Genetic Effects and Diagnosis of Premature Senescence of Leaf in Upland Cotton

HAO Jun-Jie1,LIU Huan-Min1,MA Qi-Xiang1,CUI Xiao-Wei1,YU Ji-Wen2,JIA Xin-He3,GAO Jun-Shan4   

  1. 1 Plant Protection Institute, Henan Academy of Agricultural Sciences / Henan Key Laboratory for Control of Crop Diseases and Insect Pests, Zhengzhou 450002, China; 2 China Cotton Research Institute, Chinese Academy of Agricultural Sciences, Anyang 455000, China; 3 Zhengzhou Institute of Agriculture and Forestry Sciences, Zhengzhou 450002, China; 4 Kaifeng Academy of Agriculture and Forestry Sciences, Kaifeng 475004, China
  • Received:2010-06-11 Revised:2010-12-06 Online:2011-03-12 Published:2011-01-17

Abstract: Premature senescence of cotton has been occurring on an increasing scale in China, directly influencing both yield and fiber quality. The most effective way avoiding premature senescence is to obtain stay-green variety in breeding programs. Moreover, plant breeders demand a simple and efficient diagnosis method, and farther understand the genetic basis of premature senescence in cotton. The objective of this paper was to discuss the quick measurement harmless to plant, and to analyze the genetic effects for leaf premature senescence in upland cotton. The SPAD readings of the fourth leaf from the top were measured at the flowering day and also each five days after flowering in nine cotton varieties (lines). The SPAD readings at 35 days after flowering (DAF) were decreasing in premature  senescence cotton varieties (lines). Therefore, the SPAD difference between 35 DAF and the flowering day was calculated as an indicator of the reduction in chlorophyll content; the greater the rate of reduction, the earlier the senescence, and vice versa. The degree of leaf premature senescence was expressed by the reduction of SPAD or the scale of the green-area in generations (P1, F1, P2, F2, BC1, and BC2) of the 33B×CJ463 cross.

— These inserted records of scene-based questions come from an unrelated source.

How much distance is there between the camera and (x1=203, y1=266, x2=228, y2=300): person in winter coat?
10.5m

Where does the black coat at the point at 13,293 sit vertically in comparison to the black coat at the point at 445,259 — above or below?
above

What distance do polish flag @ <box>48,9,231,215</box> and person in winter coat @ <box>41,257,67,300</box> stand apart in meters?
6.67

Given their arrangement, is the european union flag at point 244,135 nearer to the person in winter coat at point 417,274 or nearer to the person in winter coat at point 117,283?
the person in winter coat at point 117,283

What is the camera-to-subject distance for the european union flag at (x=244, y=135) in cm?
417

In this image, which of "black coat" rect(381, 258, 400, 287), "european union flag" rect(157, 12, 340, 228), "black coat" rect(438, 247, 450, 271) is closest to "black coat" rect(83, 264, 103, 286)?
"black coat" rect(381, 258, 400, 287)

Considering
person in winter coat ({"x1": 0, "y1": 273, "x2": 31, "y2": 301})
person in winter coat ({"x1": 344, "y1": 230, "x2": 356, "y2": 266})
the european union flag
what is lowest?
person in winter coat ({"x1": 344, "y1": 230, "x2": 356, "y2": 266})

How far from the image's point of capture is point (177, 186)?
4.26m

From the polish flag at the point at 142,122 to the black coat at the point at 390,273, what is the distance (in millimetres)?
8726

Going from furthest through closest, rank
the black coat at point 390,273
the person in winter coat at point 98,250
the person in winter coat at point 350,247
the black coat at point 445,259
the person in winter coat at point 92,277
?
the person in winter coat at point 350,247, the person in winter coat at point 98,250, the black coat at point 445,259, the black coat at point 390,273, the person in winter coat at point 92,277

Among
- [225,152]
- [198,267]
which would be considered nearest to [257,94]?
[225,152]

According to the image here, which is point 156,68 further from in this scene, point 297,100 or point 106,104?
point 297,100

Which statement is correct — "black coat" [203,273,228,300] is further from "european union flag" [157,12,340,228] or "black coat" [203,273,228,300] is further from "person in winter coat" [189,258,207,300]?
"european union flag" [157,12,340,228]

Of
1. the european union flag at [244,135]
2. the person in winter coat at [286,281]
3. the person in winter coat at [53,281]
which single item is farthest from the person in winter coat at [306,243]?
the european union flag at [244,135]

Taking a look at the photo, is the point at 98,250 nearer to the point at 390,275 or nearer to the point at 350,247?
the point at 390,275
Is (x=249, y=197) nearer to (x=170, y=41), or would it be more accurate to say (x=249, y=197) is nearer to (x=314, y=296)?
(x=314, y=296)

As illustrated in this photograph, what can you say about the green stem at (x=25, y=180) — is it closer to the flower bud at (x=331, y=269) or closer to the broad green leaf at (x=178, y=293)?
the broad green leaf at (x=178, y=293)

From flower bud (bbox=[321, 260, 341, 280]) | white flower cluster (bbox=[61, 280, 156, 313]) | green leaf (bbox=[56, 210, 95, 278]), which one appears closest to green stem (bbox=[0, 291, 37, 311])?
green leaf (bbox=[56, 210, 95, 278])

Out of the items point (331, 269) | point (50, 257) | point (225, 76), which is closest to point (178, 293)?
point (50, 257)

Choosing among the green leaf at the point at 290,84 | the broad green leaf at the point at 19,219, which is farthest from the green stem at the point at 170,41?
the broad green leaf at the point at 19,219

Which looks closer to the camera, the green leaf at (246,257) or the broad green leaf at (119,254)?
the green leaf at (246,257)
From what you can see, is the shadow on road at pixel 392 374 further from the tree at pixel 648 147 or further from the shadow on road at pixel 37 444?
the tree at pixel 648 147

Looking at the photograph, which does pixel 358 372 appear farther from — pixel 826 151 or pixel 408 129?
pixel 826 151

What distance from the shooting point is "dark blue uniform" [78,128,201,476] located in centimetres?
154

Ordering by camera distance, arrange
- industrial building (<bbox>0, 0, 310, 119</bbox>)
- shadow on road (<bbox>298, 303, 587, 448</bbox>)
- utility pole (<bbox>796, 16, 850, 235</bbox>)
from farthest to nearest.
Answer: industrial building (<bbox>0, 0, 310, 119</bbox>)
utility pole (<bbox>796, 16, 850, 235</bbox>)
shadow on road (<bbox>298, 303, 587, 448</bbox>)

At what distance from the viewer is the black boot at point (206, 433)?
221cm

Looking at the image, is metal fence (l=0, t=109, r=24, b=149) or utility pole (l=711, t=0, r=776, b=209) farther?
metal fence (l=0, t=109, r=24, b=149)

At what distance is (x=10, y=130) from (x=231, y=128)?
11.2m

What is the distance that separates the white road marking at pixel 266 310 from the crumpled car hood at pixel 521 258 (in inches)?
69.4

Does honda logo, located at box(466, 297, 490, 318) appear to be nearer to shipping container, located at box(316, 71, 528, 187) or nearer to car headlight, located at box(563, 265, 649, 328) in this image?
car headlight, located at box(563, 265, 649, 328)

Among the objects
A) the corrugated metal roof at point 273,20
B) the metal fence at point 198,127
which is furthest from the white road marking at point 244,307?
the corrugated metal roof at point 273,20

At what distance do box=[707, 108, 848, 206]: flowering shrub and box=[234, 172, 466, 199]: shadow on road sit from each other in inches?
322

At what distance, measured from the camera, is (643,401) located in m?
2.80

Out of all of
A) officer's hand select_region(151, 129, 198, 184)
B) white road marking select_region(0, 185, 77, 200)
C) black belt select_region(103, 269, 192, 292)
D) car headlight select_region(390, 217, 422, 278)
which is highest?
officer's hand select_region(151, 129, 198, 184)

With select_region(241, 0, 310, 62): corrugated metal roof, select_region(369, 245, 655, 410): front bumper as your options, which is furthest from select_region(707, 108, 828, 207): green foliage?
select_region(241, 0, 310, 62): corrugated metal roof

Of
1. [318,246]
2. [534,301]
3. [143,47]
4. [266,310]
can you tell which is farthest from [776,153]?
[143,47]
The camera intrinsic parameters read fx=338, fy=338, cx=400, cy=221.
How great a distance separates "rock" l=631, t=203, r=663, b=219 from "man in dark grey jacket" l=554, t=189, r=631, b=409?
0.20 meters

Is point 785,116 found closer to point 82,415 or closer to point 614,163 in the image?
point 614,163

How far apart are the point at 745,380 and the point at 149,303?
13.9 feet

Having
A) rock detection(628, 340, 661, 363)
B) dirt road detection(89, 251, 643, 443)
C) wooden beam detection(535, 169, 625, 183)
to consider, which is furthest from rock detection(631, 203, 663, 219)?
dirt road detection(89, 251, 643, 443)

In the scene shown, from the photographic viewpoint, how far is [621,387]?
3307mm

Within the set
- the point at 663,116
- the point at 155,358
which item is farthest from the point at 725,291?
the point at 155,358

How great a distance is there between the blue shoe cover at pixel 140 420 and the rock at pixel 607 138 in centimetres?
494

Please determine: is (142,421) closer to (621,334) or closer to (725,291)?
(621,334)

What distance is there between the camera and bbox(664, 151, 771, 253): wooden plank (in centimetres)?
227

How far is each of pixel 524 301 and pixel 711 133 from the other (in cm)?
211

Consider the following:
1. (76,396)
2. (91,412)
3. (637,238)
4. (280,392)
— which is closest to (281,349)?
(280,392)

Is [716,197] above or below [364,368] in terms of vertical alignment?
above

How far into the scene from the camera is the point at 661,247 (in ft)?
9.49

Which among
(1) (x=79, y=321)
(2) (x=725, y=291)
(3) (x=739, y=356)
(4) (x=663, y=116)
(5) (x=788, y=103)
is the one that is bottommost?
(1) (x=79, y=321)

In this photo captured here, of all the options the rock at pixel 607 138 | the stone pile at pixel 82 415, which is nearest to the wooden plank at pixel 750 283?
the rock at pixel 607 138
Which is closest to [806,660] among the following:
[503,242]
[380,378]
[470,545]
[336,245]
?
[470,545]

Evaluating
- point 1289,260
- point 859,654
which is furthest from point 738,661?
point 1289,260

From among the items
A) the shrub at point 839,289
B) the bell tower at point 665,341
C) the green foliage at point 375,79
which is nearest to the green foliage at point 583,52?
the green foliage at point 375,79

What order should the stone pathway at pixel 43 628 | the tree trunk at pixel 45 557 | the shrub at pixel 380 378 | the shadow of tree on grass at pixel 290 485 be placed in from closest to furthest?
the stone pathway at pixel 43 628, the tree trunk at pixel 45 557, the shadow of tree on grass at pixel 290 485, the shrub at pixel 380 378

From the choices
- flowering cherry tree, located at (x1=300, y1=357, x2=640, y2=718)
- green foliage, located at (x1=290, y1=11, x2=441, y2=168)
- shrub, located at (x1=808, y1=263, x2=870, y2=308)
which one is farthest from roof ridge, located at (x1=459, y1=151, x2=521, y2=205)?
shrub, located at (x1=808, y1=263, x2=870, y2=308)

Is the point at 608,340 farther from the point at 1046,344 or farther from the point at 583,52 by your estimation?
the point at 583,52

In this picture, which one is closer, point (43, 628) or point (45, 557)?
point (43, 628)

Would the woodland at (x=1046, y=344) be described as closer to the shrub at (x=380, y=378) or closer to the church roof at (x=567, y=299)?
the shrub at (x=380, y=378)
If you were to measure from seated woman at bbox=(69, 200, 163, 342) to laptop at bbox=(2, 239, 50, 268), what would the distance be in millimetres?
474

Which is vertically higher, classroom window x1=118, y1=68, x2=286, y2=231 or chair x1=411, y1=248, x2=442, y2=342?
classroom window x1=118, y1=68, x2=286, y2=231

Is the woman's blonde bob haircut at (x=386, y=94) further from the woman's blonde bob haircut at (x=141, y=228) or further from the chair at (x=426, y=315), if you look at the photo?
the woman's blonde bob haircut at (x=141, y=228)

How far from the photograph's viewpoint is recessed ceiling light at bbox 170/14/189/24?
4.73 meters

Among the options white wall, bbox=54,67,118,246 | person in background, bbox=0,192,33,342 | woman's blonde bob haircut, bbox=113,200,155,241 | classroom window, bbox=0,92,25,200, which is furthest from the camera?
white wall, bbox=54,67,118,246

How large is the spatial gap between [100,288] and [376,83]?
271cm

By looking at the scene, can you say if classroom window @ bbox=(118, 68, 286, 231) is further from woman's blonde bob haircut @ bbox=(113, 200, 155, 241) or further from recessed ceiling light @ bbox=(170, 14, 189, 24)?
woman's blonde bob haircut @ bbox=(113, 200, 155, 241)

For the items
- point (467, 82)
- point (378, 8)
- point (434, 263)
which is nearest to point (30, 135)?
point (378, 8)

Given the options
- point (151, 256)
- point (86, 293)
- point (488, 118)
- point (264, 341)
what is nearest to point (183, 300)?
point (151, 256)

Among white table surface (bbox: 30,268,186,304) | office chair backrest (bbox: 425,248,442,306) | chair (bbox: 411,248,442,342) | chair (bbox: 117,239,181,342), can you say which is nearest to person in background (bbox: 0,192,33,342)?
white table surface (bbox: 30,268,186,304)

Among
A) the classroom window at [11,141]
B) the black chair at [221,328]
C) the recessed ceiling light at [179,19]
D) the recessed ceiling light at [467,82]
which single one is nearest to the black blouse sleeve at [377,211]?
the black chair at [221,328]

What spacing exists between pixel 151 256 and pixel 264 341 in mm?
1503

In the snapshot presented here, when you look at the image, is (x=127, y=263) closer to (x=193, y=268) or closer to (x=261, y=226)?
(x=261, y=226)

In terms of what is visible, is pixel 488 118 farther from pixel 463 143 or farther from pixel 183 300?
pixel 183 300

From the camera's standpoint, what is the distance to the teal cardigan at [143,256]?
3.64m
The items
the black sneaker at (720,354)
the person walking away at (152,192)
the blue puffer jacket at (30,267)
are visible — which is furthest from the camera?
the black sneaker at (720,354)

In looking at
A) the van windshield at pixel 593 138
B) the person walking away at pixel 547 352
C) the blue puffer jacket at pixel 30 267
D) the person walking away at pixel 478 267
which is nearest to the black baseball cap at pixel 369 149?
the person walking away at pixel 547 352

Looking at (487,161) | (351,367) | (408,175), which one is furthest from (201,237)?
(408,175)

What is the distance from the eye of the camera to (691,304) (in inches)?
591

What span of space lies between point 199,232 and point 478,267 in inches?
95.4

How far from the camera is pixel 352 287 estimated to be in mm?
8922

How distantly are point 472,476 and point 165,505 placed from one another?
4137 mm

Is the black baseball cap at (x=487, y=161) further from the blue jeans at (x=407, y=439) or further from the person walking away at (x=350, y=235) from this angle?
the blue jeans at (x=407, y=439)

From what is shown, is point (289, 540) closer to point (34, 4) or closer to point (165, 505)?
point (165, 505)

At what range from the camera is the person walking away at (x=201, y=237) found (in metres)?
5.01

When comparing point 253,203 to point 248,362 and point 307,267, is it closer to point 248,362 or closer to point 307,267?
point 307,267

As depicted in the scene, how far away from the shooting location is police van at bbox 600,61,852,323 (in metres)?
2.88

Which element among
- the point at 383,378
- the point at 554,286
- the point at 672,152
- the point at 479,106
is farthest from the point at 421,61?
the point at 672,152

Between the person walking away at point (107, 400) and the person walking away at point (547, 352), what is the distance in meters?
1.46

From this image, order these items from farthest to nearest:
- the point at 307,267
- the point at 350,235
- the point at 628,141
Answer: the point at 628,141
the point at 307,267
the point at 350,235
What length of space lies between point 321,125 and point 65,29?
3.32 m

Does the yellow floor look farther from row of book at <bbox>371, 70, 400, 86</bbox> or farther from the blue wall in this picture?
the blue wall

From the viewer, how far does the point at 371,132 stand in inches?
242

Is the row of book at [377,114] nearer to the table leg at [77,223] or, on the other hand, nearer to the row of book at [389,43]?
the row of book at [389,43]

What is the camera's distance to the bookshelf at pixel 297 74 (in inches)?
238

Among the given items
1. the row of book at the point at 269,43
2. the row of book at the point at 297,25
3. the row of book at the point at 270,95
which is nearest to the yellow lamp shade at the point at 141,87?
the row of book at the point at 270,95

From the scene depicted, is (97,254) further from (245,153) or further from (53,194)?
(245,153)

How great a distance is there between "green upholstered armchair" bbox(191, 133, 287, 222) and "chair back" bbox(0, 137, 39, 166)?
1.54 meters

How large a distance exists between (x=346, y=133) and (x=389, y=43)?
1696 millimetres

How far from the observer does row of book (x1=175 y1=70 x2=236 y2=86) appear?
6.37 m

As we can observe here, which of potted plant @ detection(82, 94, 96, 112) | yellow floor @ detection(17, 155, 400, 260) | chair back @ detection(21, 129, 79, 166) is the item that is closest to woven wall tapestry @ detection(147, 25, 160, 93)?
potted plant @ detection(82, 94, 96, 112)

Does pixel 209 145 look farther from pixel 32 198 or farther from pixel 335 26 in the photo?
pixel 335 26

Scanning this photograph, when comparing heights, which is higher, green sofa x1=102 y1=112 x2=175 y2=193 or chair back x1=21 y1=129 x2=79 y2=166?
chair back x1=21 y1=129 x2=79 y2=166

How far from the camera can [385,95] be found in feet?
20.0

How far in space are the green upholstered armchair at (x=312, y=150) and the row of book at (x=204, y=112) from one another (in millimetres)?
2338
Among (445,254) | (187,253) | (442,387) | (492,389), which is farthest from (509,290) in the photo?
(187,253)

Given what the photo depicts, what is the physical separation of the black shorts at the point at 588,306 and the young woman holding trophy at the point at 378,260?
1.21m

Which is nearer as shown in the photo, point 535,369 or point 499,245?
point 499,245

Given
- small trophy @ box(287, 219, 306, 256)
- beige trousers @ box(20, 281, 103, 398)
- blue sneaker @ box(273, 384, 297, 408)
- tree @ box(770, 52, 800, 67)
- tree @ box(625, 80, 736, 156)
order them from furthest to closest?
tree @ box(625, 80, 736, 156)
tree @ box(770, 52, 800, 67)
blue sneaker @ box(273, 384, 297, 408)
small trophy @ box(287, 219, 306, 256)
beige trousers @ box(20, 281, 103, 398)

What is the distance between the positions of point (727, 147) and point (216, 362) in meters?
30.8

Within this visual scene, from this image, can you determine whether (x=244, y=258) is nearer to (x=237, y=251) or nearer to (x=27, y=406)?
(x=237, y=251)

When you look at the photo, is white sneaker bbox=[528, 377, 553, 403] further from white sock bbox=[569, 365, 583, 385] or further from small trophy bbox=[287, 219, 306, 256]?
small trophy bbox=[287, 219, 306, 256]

Generation mean analyses were conducted to explain the inheritance of leaf premature senescence. The results showed the relative importance of additive effects controlling leaf premature senescence. The estimated minimum number of genes controlling leaf premature senescence was an additive major allele at least with relatively high heritability, suggesting the early selection for late-senescence varieties (lines) was effective in the offspring. The relationships between premature senescence and leaf area per plant were different in the different segregating generations. In a few words, the results of genetic analysis and the relationships between premature senescence and leaf area measured by the reduction of SPAD and the scale of the green-area were relatively consistent.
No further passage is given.